- [EXERCISE DESCRIPTION]: Count the lines in the records below that contain the word "further" and reply with only that number.
================
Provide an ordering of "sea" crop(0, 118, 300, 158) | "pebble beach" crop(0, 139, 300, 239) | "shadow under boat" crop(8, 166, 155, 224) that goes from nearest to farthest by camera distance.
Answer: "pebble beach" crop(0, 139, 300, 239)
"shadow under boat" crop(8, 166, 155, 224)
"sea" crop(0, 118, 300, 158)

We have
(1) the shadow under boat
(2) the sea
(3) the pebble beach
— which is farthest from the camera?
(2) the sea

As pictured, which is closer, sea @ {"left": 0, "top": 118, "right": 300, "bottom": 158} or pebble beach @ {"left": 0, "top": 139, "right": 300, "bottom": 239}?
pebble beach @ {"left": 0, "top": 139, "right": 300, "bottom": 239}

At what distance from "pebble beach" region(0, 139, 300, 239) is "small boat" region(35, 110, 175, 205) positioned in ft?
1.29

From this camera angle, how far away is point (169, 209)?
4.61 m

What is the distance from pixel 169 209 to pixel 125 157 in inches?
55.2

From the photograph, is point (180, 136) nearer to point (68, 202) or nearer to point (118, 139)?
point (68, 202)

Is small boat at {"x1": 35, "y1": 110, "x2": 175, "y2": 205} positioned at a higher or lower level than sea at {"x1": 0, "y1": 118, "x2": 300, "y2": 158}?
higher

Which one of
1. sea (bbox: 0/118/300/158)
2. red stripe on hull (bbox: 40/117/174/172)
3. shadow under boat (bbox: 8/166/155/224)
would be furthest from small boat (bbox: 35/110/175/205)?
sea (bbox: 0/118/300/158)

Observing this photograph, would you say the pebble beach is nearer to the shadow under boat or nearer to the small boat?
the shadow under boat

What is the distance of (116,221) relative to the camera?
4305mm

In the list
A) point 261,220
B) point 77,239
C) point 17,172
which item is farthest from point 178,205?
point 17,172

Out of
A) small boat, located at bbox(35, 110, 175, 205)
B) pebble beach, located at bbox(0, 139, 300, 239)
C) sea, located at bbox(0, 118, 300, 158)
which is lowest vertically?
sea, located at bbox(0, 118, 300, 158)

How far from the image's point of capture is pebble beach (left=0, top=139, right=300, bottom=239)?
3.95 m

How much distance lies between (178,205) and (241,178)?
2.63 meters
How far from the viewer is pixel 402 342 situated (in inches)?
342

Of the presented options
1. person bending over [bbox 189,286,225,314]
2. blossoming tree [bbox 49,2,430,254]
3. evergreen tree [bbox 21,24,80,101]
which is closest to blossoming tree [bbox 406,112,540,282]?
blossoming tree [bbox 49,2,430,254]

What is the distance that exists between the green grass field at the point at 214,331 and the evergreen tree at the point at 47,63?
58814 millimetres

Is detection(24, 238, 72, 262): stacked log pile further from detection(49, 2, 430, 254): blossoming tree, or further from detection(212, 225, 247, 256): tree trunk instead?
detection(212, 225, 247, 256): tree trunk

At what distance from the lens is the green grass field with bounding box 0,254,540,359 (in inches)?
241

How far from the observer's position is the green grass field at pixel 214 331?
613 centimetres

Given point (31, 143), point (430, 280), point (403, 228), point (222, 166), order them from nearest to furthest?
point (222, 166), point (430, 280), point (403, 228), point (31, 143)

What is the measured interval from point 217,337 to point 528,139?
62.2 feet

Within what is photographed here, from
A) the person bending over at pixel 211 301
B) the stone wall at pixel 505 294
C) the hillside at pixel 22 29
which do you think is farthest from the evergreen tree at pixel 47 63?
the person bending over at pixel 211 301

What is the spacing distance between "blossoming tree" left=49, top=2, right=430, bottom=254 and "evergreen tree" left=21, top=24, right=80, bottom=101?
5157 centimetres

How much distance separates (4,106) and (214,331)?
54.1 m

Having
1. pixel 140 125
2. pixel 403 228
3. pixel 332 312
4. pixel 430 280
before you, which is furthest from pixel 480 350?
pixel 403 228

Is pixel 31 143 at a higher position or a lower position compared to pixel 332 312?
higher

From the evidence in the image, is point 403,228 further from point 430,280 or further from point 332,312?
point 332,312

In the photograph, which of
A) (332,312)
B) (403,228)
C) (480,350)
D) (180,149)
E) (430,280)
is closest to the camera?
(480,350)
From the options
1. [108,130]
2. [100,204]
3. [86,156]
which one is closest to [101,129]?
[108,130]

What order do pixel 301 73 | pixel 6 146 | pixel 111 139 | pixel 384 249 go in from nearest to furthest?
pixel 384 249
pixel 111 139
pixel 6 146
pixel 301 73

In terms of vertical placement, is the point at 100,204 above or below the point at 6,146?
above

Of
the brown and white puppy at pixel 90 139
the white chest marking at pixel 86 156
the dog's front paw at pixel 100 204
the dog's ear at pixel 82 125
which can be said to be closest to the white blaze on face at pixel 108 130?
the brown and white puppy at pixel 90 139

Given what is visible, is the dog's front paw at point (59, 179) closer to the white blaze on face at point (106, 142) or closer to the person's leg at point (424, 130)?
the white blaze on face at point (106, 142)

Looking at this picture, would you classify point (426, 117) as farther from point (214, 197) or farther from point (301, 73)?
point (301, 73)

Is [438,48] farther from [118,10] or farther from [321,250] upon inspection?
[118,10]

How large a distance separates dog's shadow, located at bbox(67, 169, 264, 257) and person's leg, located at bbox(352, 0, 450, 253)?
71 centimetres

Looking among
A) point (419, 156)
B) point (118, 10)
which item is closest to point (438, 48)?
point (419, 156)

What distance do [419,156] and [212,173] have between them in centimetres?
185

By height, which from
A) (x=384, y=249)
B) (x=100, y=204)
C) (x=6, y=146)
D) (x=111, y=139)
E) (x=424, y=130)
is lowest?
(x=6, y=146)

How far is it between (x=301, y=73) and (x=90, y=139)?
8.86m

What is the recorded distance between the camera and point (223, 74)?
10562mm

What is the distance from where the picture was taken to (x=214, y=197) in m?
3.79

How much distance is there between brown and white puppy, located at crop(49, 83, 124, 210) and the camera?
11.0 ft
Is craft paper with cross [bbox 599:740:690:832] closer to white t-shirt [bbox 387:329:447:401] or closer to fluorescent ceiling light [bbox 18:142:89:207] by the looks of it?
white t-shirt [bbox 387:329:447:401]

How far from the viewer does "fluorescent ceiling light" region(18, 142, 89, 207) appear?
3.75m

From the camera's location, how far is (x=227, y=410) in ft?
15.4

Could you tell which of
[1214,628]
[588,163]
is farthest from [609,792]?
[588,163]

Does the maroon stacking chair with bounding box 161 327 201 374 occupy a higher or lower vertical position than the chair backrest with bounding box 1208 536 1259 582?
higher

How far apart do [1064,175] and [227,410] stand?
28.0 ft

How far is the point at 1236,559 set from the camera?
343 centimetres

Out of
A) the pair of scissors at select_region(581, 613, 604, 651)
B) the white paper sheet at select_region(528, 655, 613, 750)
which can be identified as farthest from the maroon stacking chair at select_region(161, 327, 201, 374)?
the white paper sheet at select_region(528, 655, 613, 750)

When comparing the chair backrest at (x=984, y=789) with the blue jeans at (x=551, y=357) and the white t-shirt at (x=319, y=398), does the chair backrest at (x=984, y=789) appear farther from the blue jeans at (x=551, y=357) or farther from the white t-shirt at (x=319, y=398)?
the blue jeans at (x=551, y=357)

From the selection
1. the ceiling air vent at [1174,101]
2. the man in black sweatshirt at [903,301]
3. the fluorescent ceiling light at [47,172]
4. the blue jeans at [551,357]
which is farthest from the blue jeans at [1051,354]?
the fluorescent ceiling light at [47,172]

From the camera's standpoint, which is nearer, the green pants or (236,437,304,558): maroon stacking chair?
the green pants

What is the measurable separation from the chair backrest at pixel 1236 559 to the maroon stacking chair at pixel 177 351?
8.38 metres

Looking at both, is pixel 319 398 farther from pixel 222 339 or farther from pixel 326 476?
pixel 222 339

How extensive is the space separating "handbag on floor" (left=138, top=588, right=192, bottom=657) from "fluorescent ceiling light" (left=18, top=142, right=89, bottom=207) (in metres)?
================
- [TASK OUTPUT]: 2